-- Aim of the task --
From the first line of the data below through the line holding "genus: Turdus", write out each line exactly as it stands.

- Opening Delimiter -

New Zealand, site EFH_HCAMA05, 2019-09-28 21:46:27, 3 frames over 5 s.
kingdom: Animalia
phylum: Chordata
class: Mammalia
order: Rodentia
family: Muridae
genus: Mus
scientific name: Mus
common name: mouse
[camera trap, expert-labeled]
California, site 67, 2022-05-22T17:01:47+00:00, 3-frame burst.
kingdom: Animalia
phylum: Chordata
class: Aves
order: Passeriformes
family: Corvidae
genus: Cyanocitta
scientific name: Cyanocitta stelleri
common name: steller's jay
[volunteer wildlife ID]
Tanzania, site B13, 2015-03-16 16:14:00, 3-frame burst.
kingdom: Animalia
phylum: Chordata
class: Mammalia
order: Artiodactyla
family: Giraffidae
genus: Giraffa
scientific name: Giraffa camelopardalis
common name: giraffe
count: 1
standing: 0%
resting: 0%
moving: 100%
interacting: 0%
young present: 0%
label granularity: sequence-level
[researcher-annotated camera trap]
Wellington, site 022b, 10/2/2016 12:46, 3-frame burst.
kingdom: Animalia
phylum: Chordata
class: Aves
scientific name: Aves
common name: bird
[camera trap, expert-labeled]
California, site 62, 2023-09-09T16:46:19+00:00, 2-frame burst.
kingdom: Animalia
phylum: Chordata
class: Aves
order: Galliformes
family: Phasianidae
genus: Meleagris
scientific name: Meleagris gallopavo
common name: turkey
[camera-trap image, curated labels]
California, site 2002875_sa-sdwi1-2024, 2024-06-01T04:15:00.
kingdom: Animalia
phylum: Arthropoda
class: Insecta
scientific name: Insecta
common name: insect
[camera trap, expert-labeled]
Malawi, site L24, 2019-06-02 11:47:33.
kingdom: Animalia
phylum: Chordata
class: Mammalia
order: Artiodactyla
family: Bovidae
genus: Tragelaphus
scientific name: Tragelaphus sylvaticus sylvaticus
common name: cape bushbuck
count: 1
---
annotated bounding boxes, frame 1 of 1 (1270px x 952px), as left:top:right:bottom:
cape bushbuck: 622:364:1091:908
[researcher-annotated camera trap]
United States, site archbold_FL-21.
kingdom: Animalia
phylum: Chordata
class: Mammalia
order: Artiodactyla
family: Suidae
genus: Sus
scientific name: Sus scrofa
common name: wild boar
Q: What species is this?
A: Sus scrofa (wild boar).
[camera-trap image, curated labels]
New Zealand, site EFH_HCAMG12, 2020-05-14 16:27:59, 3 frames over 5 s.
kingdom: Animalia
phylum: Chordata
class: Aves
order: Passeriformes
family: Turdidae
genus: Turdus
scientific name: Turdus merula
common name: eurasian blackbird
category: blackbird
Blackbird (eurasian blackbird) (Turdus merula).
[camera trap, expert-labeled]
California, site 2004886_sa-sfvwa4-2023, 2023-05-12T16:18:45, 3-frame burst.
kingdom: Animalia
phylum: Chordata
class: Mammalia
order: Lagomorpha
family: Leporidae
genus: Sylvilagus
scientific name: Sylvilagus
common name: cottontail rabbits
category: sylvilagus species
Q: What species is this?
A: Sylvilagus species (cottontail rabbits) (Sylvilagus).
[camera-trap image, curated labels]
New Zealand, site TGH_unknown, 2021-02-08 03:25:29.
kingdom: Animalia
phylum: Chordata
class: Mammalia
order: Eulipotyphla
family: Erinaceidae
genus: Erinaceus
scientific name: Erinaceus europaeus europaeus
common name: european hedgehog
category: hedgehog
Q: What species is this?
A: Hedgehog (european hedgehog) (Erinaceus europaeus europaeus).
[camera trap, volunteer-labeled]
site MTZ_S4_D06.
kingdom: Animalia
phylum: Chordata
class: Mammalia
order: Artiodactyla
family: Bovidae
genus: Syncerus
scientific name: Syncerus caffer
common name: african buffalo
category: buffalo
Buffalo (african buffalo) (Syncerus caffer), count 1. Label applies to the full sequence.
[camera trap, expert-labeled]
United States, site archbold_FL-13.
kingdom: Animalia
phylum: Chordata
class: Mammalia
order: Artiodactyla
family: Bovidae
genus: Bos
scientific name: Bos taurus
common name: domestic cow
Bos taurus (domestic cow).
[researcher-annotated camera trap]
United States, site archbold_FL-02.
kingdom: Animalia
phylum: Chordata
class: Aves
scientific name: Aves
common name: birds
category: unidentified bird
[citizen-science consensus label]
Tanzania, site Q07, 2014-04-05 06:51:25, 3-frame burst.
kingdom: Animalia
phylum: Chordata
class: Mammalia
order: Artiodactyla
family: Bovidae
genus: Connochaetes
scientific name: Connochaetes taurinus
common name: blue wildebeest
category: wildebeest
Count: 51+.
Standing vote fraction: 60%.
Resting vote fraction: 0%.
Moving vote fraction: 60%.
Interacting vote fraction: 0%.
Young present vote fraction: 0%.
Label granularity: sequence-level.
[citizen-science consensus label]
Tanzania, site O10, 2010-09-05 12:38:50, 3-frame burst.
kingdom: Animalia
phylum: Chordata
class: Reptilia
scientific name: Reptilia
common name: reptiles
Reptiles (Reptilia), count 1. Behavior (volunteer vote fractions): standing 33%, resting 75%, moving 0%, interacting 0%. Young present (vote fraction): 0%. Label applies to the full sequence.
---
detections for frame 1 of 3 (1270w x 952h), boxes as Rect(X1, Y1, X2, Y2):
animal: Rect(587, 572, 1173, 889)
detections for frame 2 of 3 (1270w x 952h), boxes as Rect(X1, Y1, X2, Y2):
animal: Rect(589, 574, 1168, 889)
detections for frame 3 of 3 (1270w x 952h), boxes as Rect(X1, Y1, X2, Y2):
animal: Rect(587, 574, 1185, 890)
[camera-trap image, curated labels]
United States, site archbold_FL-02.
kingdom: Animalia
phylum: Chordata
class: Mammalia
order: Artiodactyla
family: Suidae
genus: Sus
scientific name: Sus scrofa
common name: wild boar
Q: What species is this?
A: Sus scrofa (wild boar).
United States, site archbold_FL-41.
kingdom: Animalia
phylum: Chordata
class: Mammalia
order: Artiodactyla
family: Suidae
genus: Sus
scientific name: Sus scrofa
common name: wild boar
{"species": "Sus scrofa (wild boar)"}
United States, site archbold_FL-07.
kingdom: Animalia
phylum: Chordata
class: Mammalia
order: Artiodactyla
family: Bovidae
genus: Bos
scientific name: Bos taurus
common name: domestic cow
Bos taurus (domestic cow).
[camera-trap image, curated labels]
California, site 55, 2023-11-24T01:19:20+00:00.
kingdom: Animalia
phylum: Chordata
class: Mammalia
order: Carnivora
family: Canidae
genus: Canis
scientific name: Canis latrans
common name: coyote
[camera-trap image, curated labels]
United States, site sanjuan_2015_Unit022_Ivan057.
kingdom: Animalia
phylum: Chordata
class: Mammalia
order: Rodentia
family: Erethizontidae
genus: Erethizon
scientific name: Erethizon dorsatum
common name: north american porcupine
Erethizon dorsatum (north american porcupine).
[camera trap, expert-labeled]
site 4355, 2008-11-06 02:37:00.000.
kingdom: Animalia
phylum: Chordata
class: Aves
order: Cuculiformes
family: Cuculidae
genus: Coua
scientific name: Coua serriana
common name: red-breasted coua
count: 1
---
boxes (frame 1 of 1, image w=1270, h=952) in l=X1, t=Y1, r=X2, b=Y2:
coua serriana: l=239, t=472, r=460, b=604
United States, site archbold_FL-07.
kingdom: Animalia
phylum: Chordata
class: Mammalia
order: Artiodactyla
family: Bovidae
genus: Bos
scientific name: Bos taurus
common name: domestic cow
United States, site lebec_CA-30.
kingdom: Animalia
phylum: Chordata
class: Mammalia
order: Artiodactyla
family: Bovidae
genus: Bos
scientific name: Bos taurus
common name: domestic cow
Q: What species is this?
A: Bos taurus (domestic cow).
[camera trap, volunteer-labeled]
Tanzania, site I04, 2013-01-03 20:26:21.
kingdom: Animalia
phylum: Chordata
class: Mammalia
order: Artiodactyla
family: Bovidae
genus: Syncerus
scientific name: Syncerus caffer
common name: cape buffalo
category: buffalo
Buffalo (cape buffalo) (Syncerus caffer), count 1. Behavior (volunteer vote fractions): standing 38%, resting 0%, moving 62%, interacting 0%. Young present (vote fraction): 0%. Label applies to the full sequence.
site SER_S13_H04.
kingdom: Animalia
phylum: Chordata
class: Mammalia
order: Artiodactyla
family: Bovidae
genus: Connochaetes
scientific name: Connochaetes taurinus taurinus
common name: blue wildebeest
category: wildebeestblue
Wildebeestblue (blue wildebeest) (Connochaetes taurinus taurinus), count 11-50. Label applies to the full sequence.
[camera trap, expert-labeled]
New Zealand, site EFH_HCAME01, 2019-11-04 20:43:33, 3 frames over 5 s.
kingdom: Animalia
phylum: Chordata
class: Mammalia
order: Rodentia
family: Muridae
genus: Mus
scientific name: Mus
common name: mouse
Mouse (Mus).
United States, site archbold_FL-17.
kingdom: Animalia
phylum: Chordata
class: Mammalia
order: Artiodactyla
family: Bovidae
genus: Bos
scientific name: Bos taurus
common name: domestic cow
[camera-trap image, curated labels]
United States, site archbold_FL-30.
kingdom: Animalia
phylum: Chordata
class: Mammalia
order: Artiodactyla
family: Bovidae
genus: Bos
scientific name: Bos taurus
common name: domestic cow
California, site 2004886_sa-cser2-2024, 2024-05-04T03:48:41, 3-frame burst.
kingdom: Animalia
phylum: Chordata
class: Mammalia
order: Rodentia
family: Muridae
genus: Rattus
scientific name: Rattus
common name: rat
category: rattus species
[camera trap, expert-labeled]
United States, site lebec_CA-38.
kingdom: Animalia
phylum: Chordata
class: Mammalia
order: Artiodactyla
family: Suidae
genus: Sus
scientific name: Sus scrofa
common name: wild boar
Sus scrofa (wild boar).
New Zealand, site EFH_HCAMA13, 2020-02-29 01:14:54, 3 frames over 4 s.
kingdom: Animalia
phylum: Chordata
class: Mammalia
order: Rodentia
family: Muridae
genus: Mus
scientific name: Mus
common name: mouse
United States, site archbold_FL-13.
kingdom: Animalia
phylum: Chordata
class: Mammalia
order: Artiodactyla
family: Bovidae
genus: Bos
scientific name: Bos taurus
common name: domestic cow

- Closing Delimiter -

-- Result of the task --
New Zealand, site EFH_HCAMA05, 2019-09-28 21:46:27, 3 frames over 5 s.
kingdom: Animalia
phylum: Chordata
class: Mammalia
order: Rodentia
family: Muridae
genus: Mus
scientific name: Mus
common name: mouse
[camera trap, expert-labeled]
California, site 67, 2022-05-22T17:01:47+00:00, 3-frame burst.
kingdom: Animalia
phylum: Chordata
class: Aves
order: Passeriformes
family: Corvidae
genus: Cyanocitta
scientific name: Cyanocitta stelleri
common name: steller's jay
[volunteer wildlife ID]
Tanzania, site B13, 2015-03-16 16:14:00, 3-frame burst.
kingdom: Animalia
phylum: Chordata
class: Mammalia
order: Artiodactyla
family: Giraffidae
genus: Giraffa
scientific name: Giraffa camelopardalis
common name: giraffe
count: 1
standing: 0%
resting: 0%
moving: 100%
interacting: 0%
young present: 0%
label granularity: sequence-level
[researcher-annotated camera trap]
Wellington, site 022b, 10/2/2016 12:46, 3-frame burst.
kingdom: Animalia
phylum: Chordata
class: Aves
scientific name: Aves
common name: bird
[camera trap, expert-labeled]
California, site 62, 2023-09-09T16:46:19+00:00, 2-frame burst.
kingdom: Animalia
phylum: Chordata
class: Aves
order: Galliformes
family: Phasianidae
genus: Meleagris
scientific name: Meleagris gallopavo
common name: turkey
[camera-trap image, curated labels]
California, site 2002875_sa-sdwi1-2024, 2024-06-01T04:15:00.
kingdom: Animalia
phylum: Arthropoda
class: Insecta
scientific name: Insecta
common name: insect
[camera trap, expert-labeled]
Malawi, site L24, 2019-06-02 11:47:33.
kingdom: Animalia
phylum: Chordata
class: Mammalia
order: Artiodactyla
family: Bovidae
genus: Tragelaphus
scientific name: Tragelaphus sylvaticus sylvaticus
common name: cape bushbuck
count: 1
---
annotated bounding boxes, frame 1 of 1 (1270px x 952px), as left:top:right:bottom:
cape bushbuck: 622:364:1091:908
[researcher-annotated camera trap]
United States, site archbold_FL-21.
kingdom: Animalia
phylum: Chordata
class: Mammalia
order: Artiodactyla
family: Suidae
genus: Sus
scientific name: Sus scrofa
common name: wild boar
Q: What species is this?
A: Sus scrofa (wild boar).
[camera-trap image, curated labels]
New Zealand, site EFH_HCAMG12, 2020-05-14 16:27:59, 3 frames over 5 s.
kingdom: Animalia
phylum: Chordata
class: Aves
order: Passeriformes
family: Turdidae
genus: Turdus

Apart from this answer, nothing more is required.